▸ **Document extract**
However, even a first-year statistics student should be more than equipped to detect the invalidity of this argument, as the data using non-overlapping periods can easily be manipulated to demonstrate the equally invalid proposition that the probability of stocks beating bonds over 30 years is close to 80 per cent.

A limited data set of little, if any, statistical significance should never be used to reach broad conclusions.

Furthermore, the American experience should be viewed as a special case given that it is inconceivable to believe that anyone could have foreseen two centuries ago the economic powerhouse that the US would later become. Indeed, the limited history has not been so kind to other markets.

Statistics since 1900 show that Japanese, French, German and Spanish equity investors would have needed an investment horizon of 50 to 60 years to be assured of a positive real return, while Belgian and Italian investors had to wait more than 70 years.

Irish investors had to linger almost a quarter of a century before stocks broke even in real terms. Are you that patient? It seems stocks are not a sure thing after all.

The notion that stocks are safer for long-term investors rests not only on history but also upon time diversification, or the idea that risk declines with time.

Intellectual heavyweights such as Paul Samuelson and Robert Merton, both Nobel prizewinners, have independently argued that this belief is simply not true given the assumption that annual returns are not serially correlated, ie random.

Samuelson proved his case in a 1963 paper where he recalls an encounter with a colleague who refused to accept a gamble with favourable odds on a single coin toss, but agreed to a series of 100 tosses with the same odds.

Acceptance of the serial bet is illogical because the magnitude of loss increases exponentially with time, offsetting the declining probability of loss. In other words, the decision to accept or reject the gamble is independent of the number of coin tosses.

▸ **Data excerpts**
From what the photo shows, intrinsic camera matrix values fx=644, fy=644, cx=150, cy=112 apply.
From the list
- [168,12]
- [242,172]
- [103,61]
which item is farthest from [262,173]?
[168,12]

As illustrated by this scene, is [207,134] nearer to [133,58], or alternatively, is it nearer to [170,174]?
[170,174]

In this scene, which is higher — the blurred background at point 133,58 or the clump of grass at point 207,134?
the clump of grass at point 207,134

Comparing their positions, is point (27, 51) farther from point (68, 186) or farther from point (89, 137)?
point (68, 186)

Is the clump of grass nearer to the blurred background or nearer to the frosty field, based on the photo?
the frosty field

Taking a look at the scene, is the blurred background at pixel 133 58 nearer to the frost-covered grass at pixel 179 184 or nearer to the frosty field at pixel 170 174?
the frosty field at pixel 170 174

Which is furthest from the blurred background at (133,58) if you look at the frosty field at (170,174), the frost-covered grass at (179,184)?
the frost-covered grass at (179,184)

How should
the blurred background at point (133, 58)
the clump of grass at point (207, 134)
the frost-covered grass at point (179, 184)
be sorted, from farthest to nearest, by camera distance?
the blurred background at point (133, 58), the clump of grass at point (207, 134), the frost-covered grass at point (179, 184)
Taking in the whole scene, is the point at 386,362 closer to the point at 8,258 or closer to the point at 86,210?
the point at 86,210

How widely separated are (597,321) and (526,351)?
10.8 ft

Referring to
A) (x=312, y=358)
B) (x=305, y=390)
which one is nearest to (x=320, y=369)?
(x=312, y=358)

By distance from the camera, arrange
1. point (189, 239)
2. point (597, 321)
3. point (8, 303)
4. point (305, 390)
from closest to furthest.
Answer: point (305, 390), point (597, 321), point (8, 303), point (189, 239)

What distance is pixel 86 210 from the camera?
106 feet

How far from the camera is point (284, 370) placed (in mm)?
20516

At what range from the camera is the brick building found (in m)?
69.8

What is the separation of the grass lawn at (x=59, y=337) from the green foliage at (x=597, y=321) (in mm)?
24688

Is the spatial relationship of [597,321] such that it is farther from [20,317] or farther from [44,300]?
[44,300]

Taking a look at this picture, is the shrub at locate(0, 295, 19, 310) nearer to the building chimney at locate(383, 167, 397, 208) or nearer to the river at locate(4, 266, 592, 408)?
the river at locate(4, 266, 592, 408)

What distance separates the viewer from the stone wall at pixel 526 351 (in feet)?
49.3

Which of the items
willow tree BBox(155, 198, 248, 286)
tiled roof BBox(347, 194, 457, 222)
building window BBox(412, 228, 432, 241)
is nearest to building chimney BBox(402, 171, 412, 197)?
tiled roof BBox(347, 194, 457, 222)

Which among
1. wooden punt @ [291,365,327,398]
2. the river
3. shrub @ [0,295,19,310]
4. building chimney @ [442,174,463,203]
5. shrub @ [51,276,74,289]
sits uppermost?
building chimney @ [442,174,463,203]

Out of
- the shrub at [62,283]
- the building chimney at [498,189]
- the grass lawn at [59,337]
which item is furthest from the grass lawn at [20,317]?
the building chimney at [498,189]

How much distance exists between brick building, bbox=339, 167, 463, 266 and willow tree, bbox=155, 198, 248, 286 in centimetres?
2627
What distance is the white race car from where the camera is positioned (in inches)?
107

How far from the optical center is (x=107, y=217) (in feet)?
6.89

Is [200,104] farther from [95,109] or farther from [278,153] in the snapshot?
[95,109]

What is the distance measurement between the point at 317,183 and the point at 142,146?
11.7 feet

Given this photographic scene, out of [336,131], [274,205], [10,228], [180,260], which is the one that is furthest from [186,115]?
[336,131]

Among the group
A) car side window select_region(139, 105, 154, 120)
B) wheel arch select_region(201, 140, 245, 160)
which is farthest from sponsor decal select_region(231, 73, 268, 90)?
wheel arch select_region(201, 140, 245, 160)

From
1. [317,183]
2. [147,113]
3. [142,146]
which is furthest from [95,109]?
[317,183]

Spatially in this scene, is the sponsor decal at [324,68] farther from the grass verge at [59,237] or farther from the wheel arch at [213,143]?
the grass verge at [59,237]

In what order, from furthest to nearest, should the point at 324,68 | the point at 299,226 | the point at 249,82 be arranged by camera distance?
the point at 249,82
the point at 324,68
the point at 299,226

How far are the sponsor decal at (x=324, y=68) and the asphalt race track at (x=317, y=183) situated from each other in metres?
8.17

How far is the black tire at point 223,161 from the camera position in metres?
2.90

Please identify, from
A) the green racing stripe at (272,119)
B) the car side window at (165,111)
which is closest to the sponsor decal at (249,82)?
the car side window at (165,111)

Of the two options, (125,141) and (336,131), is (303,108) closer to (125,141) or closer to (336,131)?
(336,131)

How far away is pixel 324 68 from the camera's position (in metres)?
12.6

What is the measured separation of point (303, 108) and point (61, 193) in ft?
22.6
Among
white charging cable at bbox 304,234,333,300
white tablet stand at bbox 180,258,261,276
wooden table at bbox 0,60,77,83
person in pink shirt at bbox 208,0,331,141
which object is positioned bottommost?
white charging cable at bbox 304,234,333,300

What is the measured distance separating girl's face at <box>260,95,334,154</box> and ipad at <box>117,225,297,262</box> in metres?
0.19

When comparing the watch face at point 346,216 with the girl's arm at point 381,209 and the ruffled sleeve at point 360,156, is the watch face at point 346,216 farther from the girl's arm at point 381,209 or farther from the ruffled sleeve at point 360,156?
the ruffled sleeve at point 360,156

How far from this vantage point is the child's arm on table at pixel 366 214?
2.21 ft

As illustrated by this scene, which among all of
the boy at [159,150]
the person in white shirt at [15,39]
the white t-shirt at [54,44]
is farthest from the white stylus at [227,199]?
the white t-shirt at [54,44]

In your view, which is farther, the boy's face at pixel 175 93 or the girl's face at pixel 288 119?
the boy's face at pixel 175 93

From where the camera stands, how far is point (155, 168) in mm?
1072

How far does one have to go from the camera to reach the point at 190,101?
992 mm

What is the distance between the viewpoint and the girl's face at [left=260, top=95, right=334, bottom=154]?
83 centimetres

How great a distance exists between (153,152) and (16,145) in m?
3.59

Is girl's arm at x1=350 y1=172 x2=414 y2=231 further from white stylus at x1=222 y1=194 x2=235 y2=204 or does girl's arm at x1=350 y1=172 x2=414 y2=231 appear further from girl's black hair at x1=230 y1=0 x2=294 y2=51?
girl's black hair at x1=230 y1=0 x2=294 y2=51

▸ **Activity**
In the text on stocks and long-term risk, how long did Belgian and Italian investors have to wait to be assured of a positive real return?

▸ **Written reply**
More than 70 years.